Exercise brief:
Pick out each of the lines below that contains the word "which", and copy those lines unchanged.

Given records:
(begin)
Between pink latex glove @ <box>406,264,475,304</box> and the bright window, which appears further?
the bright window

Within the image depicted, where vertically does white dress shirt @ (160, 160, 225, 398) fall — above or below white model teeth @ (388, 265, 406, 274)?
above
(end)
(begin)
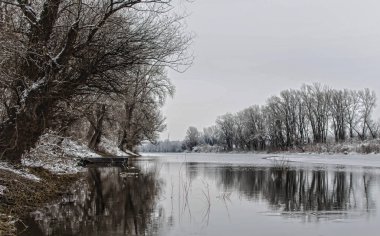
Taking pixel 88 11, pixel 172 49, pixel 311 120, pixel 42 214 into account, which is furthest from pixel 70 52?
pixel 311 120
(end)
Correct result:
Between pink latex glove @ <box>406,264,475,304</box> and the bright window, which appears further?
Taking pixel 88 11, pixel 172 49, pixel 311 120, pixel 42 214 into account, which is furthest from pixel 70 52?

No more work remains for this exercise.